Task to complete = Copy each of the rows below word for word, with nothing added or left out.

Data listing =
# # # # # # #
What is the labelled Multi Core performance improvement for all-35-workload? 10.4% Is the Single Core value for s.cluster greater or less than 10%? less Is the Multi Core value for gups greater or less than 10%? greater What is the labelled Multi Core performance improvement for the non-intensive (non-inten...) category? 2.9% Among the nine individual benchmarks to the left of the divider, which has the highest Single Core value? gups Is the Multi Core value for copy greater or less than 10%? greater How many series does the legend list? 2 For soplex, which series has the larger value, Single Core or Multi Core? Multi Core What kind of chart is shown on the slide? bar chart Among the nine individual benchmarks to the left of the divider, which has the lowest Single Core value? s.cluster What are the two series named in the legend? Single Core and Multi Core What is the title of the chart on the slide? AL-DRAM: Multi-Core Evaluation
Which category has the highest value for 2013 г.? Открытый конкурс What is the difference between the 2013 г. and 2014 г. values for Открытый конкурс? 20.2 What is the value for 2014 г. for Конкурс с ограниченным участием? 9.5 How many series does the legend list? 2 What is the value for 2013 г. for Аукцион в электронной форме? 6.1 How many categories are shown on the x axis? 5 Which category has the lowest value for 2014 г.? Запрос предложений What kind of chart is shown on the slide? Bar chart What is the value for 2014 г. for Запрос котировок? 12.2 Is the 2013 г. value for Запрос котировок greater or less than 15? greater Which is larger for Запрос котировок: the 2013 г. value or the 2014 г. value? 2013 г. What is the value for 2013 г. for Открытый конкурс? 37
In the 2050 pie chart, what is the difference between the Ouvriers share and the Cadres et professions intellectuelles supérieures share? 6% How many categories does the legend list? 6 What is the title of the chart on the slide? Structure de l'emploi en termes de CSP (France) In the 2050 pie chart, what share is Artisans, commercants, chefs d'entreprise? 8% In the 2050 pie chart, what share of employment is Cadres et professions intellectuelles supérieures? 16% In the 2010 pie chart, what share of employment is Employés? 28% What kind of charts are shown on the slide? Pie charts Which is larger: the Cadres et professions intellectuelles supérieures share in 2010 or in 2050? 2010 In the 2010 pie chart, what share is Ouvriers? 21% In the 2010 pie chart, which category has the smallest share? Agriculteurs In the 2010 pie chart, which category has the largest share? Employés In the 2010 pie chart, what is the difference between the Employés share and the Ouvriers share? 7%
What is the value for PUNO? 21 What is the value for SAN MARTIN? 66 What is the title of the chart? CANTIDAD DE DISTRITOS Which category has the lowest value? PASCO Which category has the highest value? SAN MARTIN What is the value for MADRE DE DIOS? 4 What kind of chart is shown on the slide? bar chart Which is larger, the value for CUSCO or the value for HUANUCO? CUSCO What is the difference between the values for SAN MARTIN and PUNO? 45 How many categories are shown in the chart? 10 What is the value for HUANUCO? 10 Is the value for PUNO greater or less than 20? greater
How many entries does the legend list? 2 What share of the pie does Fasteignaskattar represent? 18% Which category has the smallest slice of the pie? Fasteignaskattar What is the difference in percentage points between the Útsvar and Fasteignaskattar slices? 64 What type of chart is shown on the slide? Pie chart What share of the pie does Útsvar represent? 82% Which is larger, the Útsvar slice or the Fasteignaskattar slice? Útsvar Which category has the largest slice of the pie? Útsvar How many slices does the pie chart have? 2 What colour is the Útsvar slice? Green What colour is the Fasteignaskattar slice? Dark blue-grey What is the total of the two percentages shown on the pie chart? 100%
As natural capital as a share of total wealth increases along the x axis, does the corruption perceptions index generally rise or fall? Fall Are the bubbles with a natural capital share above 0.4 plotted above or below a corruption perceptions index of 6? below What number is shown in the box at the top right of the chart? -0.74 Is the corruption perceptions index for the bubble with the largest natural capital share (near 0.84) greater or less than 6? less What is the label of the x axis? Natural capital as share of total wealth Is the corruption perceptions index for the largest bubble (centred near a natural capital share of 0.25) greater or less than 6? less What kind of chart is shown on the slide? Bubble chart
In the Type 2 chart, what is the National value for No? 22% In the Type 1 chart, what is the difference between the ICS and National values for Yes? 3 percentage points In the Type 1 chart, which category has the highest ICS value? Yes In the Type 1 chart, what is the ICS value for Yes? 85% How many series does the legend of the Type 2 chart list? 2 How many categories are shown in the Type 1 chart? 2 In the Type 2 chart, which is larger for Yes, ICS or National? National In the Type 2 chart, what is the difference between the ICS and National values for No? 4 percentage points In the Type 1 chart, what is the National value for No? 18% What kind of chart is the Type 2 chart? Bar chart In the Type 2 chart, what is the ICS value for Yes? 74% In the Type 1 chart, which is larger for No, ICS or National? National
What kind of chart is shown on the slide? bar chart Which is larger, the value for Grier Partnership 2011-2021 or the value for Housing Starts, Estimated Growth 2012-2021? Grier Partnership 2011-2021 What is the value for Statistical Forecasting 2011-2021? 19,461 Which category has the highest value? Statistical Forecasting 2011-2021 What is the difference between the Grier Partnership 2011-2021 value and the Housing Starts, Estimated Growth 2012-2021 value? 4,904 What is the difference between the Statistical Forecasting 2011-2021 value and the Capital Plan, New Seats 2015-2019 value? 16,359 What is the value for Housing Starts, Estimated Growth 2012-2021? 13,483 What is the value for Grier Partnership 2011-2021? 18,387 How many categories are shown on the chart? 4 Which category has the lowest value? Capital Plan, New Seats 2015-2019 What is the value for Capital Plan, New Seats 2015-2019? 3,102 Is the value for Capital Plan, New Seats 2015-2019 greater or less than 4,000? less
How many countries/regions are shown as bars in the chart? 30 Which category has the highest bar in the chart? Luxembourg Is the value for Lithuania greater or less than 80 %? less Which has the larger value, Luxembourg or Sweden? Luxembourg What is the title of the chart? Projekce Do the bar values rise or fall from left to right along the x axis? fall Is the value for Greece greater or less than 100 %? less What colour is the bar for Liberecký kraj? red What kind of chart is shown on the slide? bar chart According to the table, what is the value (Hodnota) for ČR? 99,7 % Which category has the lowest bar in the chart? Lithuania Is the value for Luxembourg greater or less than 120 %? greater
# # # # # # #
Answer below =
What is the labelled Multi Core performance improvement for all-35-workload? 10.4% Is the Single Core value for s.cluster greater or less than 10%? less Is the Multi Core value for gups greater or less than 10%? greater What is the labelled Multi Core performance improvement for the non-intensive (non-inten...) category? 2.9% Among the nine individual benchmarks to the left of the divider, which has the highest Single Core value? gups Is the Multi Core value for copy greater or less than 10%? greater How many series does the legend list? 2 For soplex, which series has the larger value, Single Core or Multi Core? Multi Core What kind of chart is shown on the slide? bar chart Among the nine individual benchmarks to the left of the divider, which has the lowest Single Core value? s.cluster What are the two series named in the legend? Single Core and Multi Core What is the title of the chart on the slide? AL-DRAM: Multi-Core Evaluation
Which category has the highest value for 2013 г.? Открытый конкурс What is the difference between the 2013 г. and 2014 г. values for Открытый конкурс? 20.2 What is the value for 2014 г. for Конкурс с ограниченным участием? 9.5 How many series does the legend list? 2 What is the value for 2013 г. for Аукцион в электронной форме? 6.1 How many categories are shown on the x axis? 5 Which category has the lowest value for 2014 г.? Запрос предложений What kind of chart is shown on the slide? Bar chart What is the value for 2014 г. for Запрос котировок? 12.2 Is the 2013 г. value for Запрос котировок greater or less than 15? greater Which is larger for Запрос котировок: the 2013 г. value or the 2014 г. value? 2013 г. What is the value for 2013 г. for Открытый конкурс? 37
In the 2050 pie chart, what is the difference between the Ouvriers share and the Cadres et professions intellectuelles supérieures share? 6% How many categories does the legend list? 6 What is the title of the chart on the slide? Structure de l'emploi en termes de CSP (France) In the 2050 pie chart, what share is Artisans, commercants, chefs d'entreprise? 8% In the 2050 pie chart, what share of employment is Cadres et professions intellectuelles supérieures? 16% In the 2010 pie chart, what share of employment is Employés? 28% What kind of charts are shown on the slide? Pie charts Which is larger: the Cadres et professions intellectuelles supérieures share in 2010 or in 2050? 2010 In the 2010 pie chart, what share is Ouvriers? 21% In the 2010 pie chart, which category has the smallest share? Agriculteurs In the 2010 pie chart, which category has the largest share? Employés In the 2010 pie chart, what is the difference between the Employés share and the Ouvriers share? 7%
What is the value for PUNO? 21 What is the value for SAN MARTIN? 66 What is the title of the chart? CANTIDAD DE DISTRITOS Which category has the lowest value? PASCO Which category has the highest value? SAN MARTIN What is the value for MADRE DE DIOS? 4 What kind of chart is shown on the slide? bar chart Which is larger, the value for CUSCO or the value for HUANUCO? CUSCO What is the difference between the values for SAN MARTIN and PUNO? 45 How many categories are shown in the chart? 10 What is the value for HUANUCO? 10 Is the value for PUNO greater or less than 20? greater
How many entries does the legend list? 2 What share of the pie does Fasteignaskattar represent? 18% Which category has the smallest slice of the pie? Fasteignaskattar What is the difference in percentage points between the Útsvar and Fasteignaskattar slices? 64 What type of chart is shown on the slide? Pie chart What share of the pie does Útsvar represent? 82% Which is larger, the Útsvar slice or the Fasteignaskattar slice? Útsvar Which category has the largest slice of the pie? Útsvar How many slices does the pie chart have? 2 What colour is the Útsvar slice? Green What colour is the Fasteignaskattar slice? Dark blue-grey What is the total of the two percentages shown on the pie chart? 100%
As natural capital as a share of total wealth increases along the x axis, does the corruption perceptions index generally rise or fall? Fall Are the bubbles with a natural capital share above 0.4 plotted above or below a corruption perceptions index of 6? below What number is shown in the box at the top right of the chart? -0.74 Is the corruption perceptions index for the bubble with the largest natural capital share (near 0.84) greater or less than 6? less What is the label of the x axis? Natural capital as share of total wealth Is the corruption perceptions index for the largest bubble (centred near a natural capital share of 0.25) greater or less than 6? less What kind of chart is shown on the slide? Bubble chart
In the Type 2 chart, what is the National value for No? 22% In the Type 1 chart, what is the difference between the ICS and National values for Yes? 3 percentage points In the Type 1 chart, which category has the highest ICS value? Yes In the Type 1 chart, what is the ICS value for Yes? 85% How many series does the legend of the Type 2 chart list? 2 How many categories are shown in the Type 1 chart? 2 In the Type 2 chart, which is larger for Yes, ICS or National? National In the Type 2 chart, what is the difference between the ICS and National values for No? 4 percentage points In the Type 1 chart, what is the National value for No? 18% What kind of chart is the Type 2 chart? Bar chart In the Type 2 chart, what is the ICS value for Yes? 74% In the Type 1 chart, which is larger for No, ICS or National? National
What kind of chart is shown on the slide? bar chart Which is larger, the value for Grier Partnership 2011-2021 or the value for Housing Starts, Estimated Growth 2012-2021? Grier Partnership 2011-2021 What is the value for Statistical Forecasting 2011-2021? 19,461 Which category has the highest value? Statistical Forecasting 2011-2021 What is the difference between the Grier Partnership 2011-2021 value and the Housing Starts, Estimated Growth 2012-2021 value? 4,904 What is the difference between the Statistical Forecasting 2011-2021 value and the Capital Plan, New Seats 2015-2019 value? 16,359 What is the value for Housing Starts, Estimated Growth 2012-2021? 13,483 What is the value for Grier Partnership 2011-2021? 18,387 How many categories are shown on the chart? 4 Which category has the lowest value? Capital Plan, New Seats 2015-2019 What is the value for Capital Plan, New Seats 2015-2019? 3,102 Is the value for Capital Plan, New Seats 2015-2019 greater or less than 4,000? less
How many countries/regions are shown as bars in the chart? 30 Which category has the highest bar in the chart? Luxembourg Is the value for Lithuania greater or less than 80 %? less Which has the larger value, Luxembourg or Sweden? Luxembourg What is the title of the chart? Projekce Do the bar values rise or fall from left to right along the x axis? fall Is the value for Greece greater or less than 100 %? less What colour is the bar for Liberecký kraj? red What kind of chart is shown on the slide? bar chart According to the table, what is the value (Hodnota) for ČR? 99,7 % Which category has the lowest bar in the chart? Lithuania Is the value for Luxembourg greater or less than 120 %? greater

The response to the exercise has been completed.